To be done:
Starting at the line containing "How would you order" and ending at the line containing "(191,186) → (282,279) → (491,328) → (177,336)", both included, rewrite that part of the data as a JSON list of strings with one string per line and no blank lines.

— START Dataset rows —

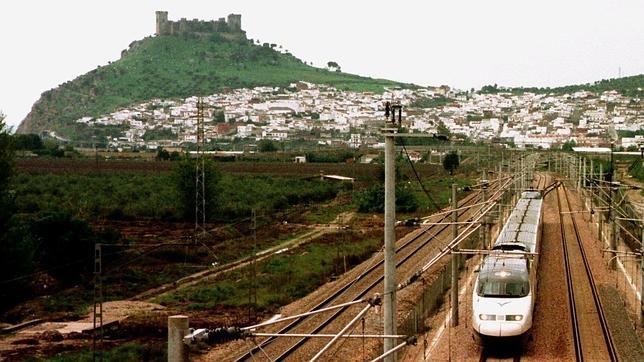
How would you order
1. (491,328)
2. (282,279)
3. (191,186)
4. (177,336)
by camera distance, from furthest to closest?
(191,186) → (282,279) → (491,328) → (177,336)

— END Dataset rows —
— START Dataset rows —

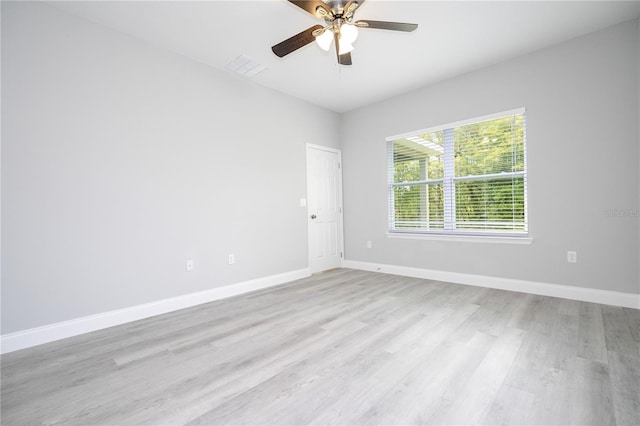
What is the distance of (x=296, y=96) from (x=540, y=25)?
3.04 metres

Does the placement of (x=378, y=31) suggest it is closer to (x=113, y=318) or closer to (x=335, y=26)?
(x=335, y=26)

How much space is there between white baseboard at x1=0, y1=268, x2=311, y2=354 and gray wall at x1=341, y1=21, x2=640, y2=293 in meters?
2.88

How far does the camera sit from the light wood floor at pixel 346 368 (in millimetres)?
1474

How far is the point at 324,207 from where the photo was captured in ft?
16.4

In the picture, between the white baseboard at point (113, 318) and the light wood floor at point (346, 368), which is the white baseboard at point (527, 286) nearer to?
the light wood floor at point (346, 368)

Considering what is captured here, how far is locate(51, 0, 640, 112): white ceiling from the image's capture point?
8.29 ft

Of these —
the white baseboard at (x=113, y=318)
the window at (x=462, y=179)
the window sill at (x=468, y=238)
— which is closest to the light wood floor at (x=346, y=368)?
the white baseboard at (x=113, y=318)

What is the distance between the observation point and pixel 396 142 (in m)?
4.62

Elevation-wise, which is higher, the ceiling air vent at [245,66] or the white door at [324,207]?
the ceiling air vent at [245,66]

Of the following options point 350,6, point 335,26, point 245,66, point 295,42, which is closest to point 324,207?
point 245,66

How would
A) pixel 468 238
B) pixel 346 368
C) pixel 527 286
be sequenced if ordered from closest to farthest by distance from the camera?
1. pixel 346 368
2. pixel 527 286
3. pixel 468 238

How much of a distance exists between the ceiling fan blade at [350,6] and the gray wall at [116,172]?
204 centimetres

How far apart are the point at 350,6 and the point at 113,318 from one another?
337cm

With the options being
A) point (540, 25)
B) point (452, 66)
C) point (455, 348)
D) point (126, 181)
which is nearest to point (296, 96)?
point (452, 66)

— END Dataset rows —
— START Dataset rows —

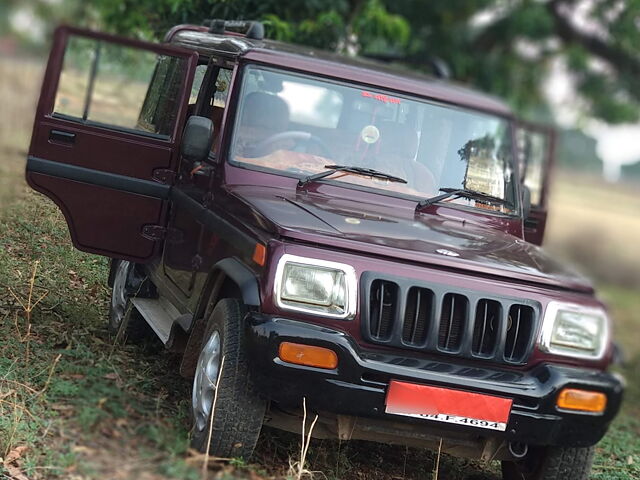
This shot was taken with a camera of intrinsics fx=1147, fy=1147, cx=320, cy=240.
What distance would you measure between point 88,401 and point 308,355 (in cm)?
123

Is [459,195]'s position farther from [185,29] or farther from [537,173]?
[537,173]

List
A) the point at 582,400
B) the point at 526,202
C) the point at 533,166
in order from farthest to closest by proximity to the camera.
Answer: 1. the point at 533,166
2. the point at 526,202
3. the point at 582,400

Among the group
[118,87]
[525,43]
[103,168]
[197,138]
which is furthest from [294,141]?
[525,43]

— END Dataset rows —

Exercise response:
[
  "How would you order",
  "1. (491,328)",
  "2. (282,279)",
  "3. (191,186)",
  "4. (177,336)",
  "by camera distance, from furthest to closest?",
  "(191,186) → (282,279) → (491,328) → (177,336)"
]